Using the information:
**1)** In the repeat abortion study summary, how many patients responded to the questionnaire?
**2)** Carry on with the repeat abortion study summary, writing what comes after its last sentence.

Aims: Despite reliable and effective means of contraception, cases of repeat abortion are on the increase in all developed countries. The aim of this work was to determine whether women undergoing repeat abortions are exposed to risk factors which might be amenable to preventative measures, and the methods employed by carers in these cases.
Methods: We set out to evaluate practices in the Family Planning Centre of l'Hôpital Jean Verdier (Bondy, France) by sending a questionnaire to 147 women who had undergone two abortions up to 1997, and by conducting interviews with the care team. Thirty patients responded to the questionnaire.

[Collected data]
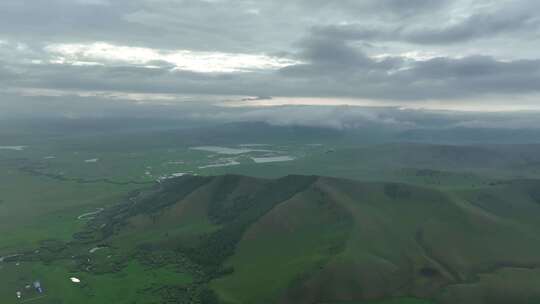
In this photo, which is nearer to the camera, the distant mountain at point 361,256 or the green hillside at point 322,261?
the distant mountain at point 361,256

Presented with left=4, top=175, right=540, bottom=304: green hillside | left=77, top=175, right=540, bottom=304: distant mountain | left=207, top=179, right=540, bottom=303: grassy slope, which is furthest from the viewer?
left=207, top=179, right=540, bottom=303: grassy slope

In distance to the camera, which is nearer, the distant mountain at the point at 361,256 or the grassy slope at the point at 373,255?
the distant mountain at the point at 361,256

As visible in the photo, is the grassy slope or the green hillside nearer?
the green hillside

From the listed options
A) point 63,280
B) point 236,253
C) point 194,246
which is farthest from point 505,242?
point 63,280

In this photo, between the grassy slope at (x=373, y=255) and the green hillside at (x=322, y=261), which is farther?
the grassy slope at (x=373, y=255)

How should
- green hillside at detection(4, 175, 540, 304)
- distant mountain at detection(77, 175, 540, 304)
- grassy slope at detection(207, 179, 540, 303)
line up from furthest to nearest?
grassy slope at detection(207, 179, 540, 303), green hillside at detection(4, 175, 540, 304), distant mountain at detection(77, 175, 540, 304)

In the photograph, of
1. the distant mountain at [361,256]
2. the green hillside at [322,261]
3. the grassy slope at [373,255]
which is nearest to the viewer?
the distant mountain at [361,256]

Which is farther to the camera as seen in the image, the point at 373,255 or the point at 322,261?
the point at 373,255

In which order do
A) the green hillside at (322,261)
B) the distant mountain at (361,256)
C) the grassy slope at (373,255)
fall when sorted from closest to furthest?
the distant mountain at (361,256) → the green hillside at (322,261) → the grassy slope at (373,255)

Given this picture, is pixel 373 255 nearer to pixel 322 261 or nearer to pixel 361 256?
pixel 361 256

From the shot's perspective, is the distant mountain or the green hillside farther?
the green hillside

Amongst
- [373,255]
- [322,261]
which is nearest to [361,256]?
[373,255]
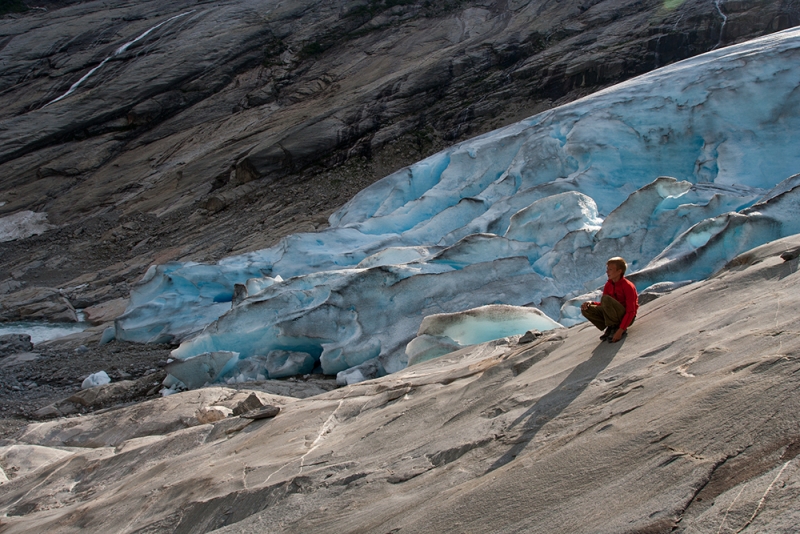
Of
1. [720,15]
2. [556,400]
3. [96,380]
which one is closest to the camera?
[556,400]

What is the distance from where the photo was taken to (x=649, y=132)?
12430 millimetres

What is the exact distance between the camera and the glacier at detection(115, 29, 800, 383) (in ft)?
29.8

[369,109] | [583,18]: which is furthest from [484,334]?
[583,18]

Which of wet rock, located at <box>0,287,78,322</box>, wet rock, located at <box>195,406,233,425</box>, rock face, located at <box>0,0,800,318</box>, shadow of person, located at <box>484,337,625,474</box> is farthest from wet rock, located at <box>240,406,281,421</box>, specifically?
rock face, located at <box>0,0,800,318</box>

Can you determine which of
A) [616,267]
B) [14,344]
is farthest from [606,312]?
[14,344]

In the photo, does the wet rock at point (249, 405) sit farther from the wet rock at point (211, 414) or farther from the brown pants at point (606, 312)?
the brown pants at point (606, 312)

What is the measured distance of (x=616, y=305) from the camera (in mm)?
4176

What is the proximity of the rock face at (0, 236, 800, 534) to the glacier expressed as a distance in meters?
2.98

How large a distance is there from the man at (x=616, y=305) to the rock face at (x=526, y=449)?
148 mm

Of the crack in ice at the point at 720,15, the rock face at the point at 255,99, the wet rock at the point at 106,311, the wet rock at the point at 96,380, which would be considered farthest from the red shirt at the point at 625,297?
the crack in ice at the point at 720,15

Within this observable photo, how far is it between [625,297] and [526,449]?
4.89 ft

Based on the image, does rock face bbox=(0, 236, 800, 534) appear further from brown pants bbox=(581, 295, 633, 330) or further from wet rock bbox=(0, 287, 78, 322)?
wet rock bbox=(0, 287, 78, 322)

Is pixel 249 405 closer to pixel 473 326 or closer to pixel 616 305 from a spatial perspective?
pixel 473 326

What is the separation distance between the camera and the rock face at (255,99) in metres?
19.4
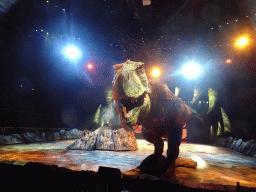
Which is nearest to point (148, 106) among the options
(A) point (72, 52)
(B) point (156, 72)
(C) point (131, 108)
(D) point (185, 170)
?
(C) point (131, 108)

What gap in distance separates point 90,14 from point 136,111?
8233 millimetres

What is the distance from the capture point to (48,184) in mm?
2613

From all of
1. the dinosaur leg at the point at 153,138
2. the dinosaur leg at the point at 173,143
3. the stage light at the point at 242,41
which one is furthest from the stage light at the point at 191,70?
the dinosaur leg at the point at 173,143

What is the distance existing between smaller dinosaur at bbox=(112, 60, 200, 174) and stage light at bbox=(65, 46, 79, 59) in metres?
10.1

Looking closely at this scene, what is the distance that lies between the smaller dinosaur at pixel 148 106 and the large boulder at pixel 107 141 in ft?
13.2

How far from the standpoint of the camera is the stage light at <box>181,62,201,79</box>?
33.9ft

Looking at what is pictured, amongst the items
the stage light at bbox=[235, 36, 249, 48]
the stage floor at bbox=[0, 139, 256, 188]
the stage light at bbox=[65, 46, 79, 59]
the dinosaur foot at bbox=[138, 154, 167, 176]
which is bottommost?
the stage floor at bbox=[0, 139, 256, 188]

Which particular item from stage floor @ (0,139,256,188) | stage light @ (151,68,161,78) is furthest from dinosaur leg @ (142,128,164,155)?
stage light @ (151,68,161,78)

Answers for this exercise:
**1)** Thirty patients.

**2)**
Results: Twenty-two women (73%) underwent one or more further abortions between 1999 and 2000. Twenty-seven out of 30 women were unaware of the existence of emergency contraception. The 'morning after' pill, indicated for cases of unprotected sex, was unknown to one woman in two (15), nine out of 30 did not know what 'back-up' measures they should take after missing a dose of the contraceptive pill. Psychological problems were found in nine cases. These were followed up with a psychological consultation in three cases. The information given to the patients by the carers was the same irrespective of the number of abortions. Poverty and psychological problems were noted by the carers.
Conclusion: Patients who have undergone two abortions might benefit, in addition to their routine visits, from a consultation with a psychologist and a consultation providing information about contraception. Providing the contraceptive pill free of charge to low-income patients is essential.